Nemesis missile racks up successful flight tests
Lockheed Martin has announced that the Nemesis missile has demonstrated three successful flight tests at White Sands Missile Range to show its launch, guided flight, target acquisition and precision strike capability.
The first two tests saw the Nemesis perform ‘flawlessly’ according to the company, destroying the intended targets. In these tests Nemesis demonstrated vertical launch, GPS navigation to targets located at distances of eight and 12km, engagement by the missile’s semi-active laser (SAL) seeker and live warhead detonation. In the third flight, vertical launch of an inert round was demonstrated, followed by GPS-only navigation to a target positioned just 100m away.
Nemesis is a man-portable, surface-launched missile that enables warfighters to engage targets with precision lethality from as close as 100m to well beyond line of sight. The missile can be employed during dismounted operations as well as be adapted for employment from various ground, maritime or airborne platforms.
Nemesis is fired vertically from its launch tube, enabling 360-degree engagement capability. A combat-proven rocket motor, deployable wing and GPS guidance enable the missile to engage targets in excess of 12km. The missile’s SAL seeker activates in the terminal phase of flight to provide precision accuracy and minimise collateral damage. The user is also able to select height of burst or point-detonation fuzing options to optimise lethality against enemy personnel, light armoured vehicles and structures.

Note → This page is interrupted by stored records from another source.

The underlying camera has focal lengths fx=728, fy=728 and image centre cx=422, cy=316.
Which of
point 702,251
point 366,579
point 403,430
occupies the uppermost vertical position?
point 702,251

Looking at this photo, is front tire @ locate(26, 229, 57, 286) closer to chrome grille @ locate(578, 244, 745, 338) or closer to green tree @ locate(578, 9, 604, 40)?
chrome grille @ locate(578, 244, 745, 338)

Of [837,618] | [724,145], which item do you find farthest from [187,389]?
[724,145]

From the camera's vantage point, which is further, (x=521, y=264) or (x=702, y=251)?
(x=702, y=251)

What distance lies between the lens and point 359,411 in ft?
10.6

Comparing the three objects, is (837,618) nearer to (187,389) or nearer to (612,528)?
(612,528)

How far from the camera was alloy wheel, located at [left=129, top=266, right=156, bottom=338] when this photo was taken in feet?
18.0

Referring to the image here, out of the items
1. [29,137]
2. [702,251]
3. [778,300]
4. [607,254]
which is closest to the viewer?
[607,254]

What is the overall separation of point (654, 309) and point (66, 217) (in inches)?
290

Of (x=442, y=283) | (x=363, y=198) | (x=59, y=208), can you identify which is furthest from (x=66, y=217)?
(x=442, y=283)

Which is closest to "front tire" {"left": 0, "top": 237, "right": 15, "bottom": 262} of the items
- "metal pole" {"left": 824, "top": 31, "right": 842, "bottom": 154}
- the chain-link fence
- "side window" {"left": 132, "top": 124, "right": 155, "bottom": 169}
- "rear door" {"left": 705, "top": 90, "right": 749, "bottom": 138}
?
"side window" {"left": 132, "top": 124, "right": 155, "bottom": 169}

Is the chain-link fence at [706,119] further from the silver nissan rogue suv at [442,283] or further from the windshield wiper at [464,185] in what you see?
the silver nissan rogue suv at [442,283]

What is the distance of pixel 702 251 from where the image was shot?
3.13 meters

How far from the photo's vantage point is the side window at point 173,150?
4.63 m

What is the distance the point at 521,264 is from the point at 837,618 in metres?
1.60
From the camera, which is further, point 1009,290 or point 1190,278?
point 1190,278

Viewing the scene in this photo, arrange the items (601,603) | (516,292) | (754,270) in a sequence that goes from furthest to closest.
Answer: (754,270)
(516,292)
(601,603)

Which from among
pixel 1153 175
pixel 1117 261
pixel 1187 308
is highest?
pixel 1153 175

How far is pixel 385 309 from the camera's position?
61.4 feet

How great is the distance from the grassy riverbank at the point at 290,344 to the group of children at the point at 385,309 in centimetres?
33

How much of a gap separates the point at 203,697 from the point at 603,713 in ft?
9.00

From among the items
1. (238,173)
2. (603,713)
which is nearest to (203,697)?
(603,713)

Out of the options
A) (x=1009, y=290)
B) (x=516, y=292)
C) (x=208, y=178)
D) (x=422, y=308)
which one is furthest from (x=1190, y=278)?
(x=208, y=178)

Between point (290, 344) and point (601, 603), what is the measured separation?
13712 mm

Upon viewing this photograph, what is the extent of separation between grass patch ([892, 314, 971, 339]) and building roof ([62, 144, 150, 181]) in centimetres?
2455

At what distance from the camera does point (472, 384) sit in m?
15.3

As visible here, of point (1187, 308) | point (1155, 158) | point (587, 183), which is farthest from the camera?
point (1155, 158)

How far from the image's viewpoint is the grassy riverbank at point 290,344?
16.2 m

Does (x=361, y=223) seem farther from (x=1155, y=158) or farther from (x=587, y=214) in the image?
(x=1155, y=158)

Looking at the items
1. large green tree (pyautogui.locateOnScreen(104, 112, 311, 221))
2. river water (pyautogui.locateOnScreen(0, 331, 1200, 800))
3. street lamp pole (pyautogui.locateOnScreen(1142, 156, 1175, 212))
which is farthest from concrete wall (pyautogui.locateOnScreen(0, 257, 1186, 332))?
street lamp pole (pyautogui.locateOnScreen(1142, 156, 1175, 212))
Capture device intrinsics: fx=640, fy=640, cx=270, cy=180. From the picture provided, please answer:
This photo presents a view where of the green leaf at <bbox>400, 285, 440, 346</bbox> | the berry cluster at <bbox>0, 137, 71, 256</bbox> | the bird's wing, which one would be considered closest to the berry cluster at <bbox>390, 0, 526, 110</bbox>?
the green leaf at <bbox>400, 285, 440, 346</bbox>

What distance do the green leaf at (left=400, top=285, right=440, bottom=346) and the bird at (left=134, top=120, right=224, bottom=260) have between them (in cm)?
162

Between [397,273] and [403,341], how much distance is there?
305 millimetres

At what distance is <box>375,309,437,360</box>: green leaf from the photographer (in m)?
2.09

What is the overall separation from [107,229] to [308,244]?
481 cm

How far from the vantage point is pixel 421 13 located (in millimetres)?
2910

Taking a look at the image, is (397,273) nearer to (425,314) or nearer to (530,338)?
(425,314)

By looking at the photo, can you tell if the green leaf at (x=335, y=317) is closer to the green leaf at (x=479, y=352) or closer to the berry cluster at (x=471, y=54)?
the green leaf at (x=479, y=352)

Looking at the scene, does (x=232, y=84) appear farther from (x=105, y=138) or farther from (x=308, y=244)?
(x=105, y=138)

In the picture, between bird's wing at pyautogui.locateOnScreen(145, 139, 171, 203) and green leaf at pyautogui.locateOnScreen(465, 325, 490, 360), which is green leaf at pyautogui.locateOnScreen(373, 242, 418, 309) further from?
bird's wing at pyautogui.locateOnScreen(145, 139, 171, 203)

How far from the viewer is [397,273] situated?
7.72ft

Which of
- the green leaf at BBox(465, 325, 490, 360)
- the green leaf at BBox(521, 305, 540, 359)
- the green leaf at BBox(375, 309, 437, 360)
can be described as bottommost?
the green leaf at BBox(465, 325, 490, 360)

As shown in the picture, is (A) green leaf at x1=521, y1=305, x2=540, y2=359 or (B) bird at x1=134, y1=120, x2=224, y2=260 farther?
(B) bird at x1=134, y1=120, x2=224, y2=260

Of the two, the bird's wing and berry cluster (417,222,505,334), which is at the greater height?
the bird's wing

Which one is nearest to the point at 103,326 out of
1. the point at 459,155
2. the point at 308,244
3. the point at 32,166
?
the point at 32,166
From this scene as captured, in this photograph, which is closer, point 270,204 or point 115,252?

Frank St. John, vice president of tactical missiles and combat maneuver systems at Lockheed Martin Missiles and Fire Control, said: ‘Nemesis provides critical performance to forward-deployed troops in response to a stated warfighter capability gap. Warfighters must be able to trust that the weapons they deploy will deliver the intended effects every time. Our three-for-three flight tests demonstrate the missile is reliable and lethal.’
The system’s ability to be deployed from airborne Common Launch Tubes fulfills existing Special Operations Forces and US Marine Corps requirements for a standoff precision guided munition. The missile can also be configured for internal or external carriage on other fixed- and rotary-wing platforms.